Libération massive de captifs dans le nord-est du Nigeria
Les forces armées nigérianes ont mené une opération d’envergure ce dimanche, aboutissant à la libération de 360 otages détenus par les combattants de Boko Haram dans la région montagneuse des monts Mandara, située au cœur de l’ancien fief terroriste de l’État de Borno. Cette intervention s’inscrit dans une stratégie plus large visant à démanteler les cellules djihadistes encore actives dans cette zone frontalière.
Renforcement des actions anti-terroristes au Nigeria
Cette opération survient à quelques semaines d’une collaboration militaire avec les États-Unis, lors de laquelle 175 éléments de l’ISWAP avaient été neutralisés. Les autorités nigérianes intensifient ainsi leur lutte contre les groupes armés, tout en faisant face à une recrudescence des enlèvements ciblant les populations civiles et les travailleurs des sites miniers illégaux.

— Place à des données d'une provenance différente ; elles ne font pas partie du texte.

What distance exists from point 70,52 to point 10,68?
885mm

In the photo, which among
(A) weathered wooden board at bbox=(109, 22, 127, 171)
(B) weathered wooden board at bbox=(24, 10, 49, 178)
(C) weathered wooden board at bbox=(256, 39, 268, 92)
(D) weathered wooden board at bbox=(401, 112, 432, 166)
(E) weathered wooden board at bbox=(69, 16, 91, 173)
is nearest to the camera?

Une crise humanitaire persistante au nord du Nigeria
Depuis plus de dix ans, le nord-est du Nigeria endure une insécurité chronique, alimentée par les attaques jihadistes, les rançons exigées lors des enlèvements et l’exploitation illégale des ressources minières. Les Nations unies estiment que ce conflit a déjà causé la perte de milliers de vies et provoqué le déplacement de millions de personnes, laissant derrière elles des communautés entières dévastées.
Malgré les promesses répétées du président Bola Tinubu de rétablir la sécurité, les observateurs soulignent que les solutions mises en œuvre peinent à endiguer la violence et à protéger efficacement les civils. La situation reste donc extrêmement volatile, avec des répercussions majeures sur la stabilité socio-économique de la région.